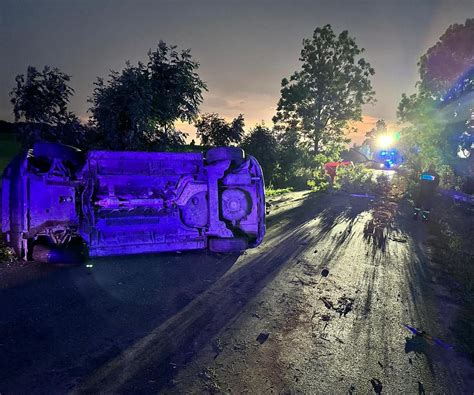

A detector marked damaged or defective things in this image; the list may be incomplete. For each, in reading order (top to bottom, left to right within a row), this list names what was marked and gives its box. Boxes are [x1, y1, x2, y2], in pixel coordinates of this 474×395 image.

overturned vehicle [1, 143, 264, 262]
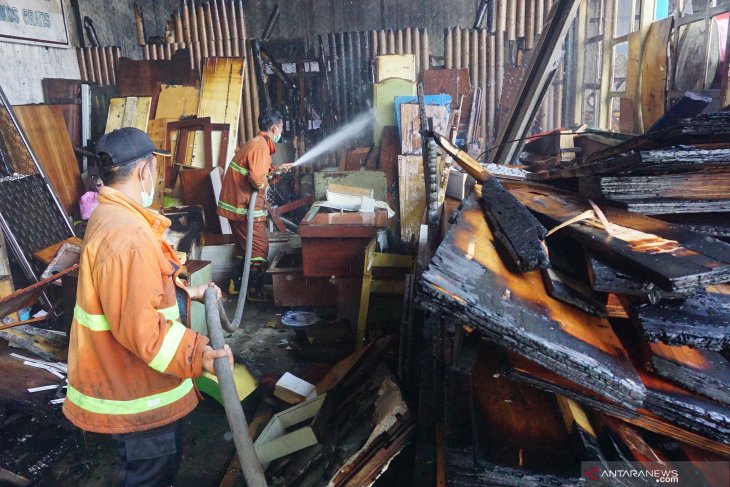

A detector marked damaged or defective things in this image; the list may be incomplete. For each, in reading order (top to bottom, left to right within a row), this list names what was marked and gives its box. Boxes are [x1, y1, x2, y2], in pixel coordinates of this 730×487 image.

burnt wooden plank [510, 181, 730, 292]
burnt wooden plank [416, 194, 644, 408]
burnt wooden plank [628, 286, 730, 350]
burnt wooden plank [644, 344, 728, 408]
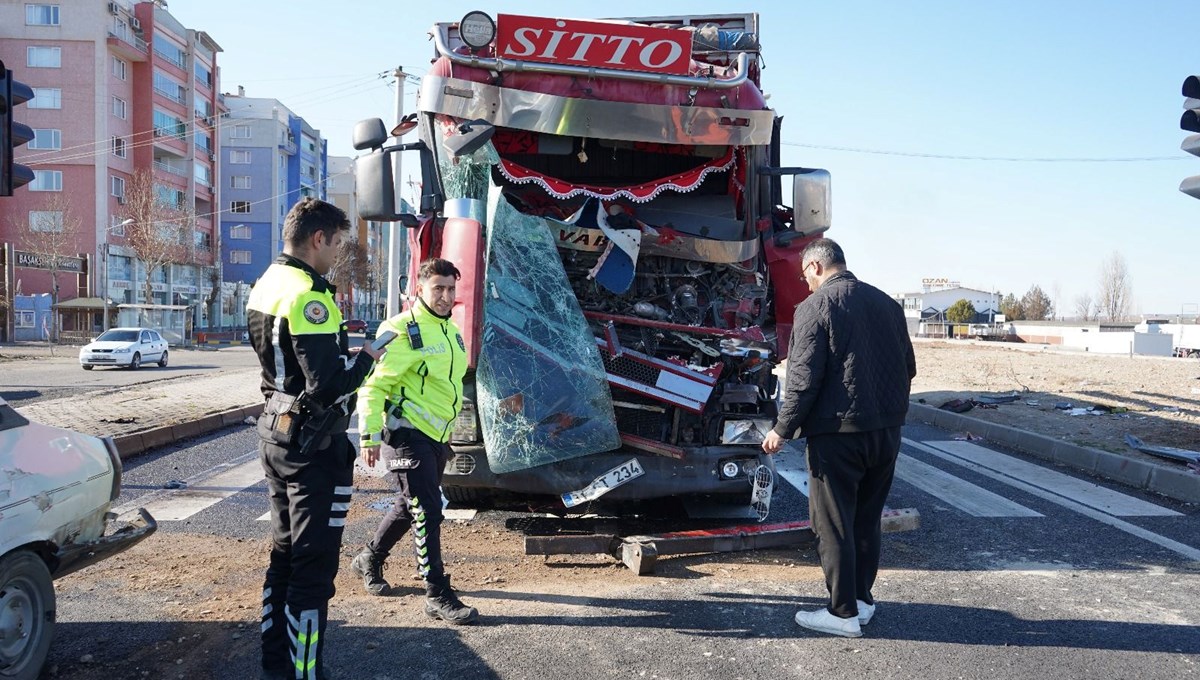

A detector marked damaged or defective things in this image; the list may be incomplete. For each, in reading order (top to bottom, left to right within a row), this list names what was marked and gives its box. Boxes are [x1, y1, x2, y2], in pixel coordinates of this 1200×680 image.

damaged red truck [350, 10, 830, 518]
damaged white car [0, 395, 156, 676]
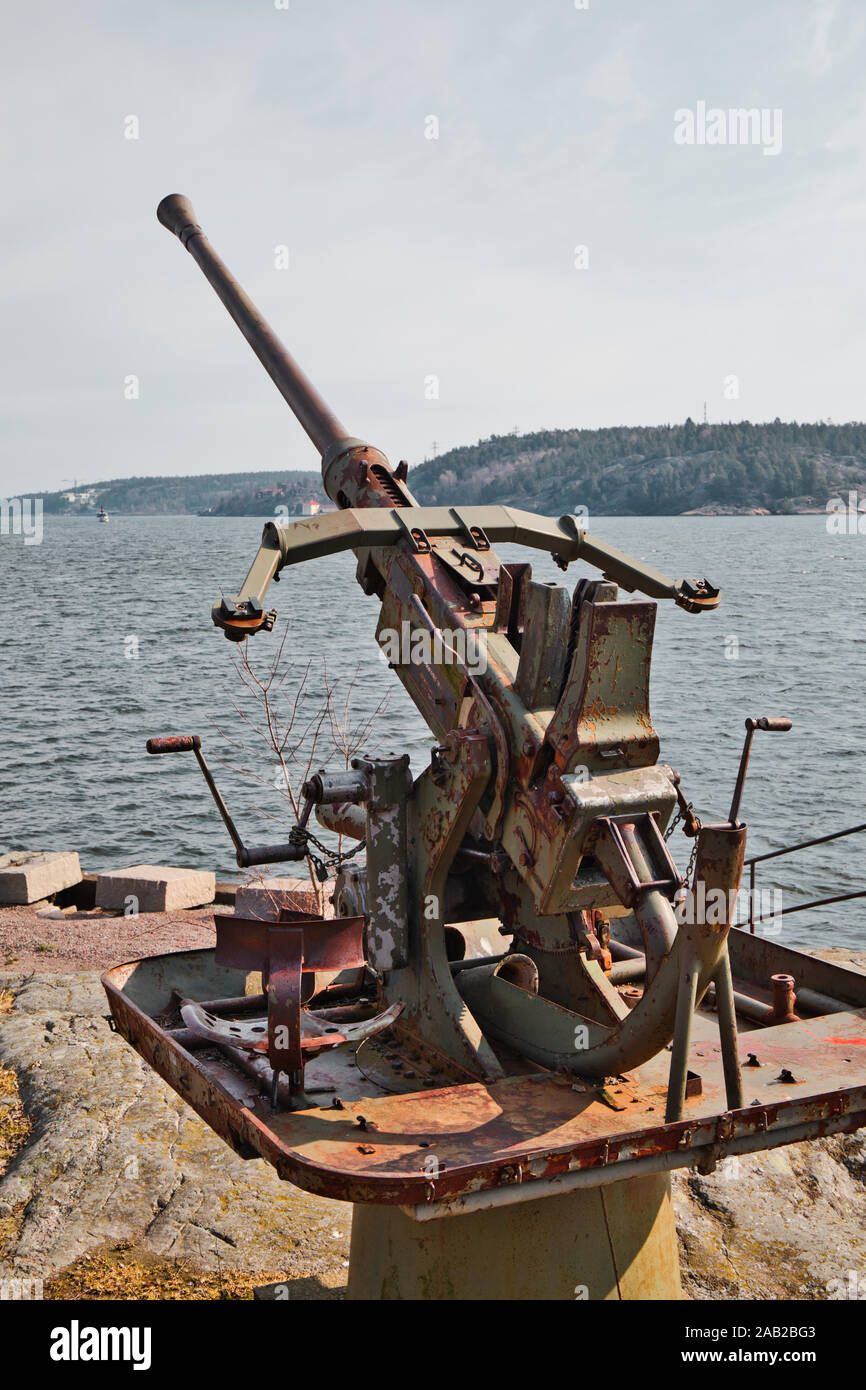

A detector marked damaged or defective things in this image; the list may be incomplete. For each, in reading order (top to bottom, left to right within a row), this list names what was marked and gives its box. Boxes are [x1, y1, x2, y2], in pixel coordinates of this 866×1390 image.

----------

#### What you are asked to do
If a line falls between the one containing "this 1200×680 image." and the last line of the entries above, both included, reproduce it exactly; leave the pictures out.

#### Response area
A detector marked damaged or defective things in this image; the list may be incomplete. For each, in reading order (top to bottom, left to right within a row), this list names what was marked and gives its box. Boxes are [x1, y1, x2, y2], in pixel coordinates of this 1200×680 image.

damaged red truck [350, 10, 830, 518]
damaged white car [0, 395, 156, 676]

A detector marked damaged or defective things in this image; the list may be incomplete. For each, in reading order (top to bottom, left to right within a row), this list names what was marked and gives its box. Boxes are [x1, y1, x2, y2], in pixel coordinates of this 866×1390 image.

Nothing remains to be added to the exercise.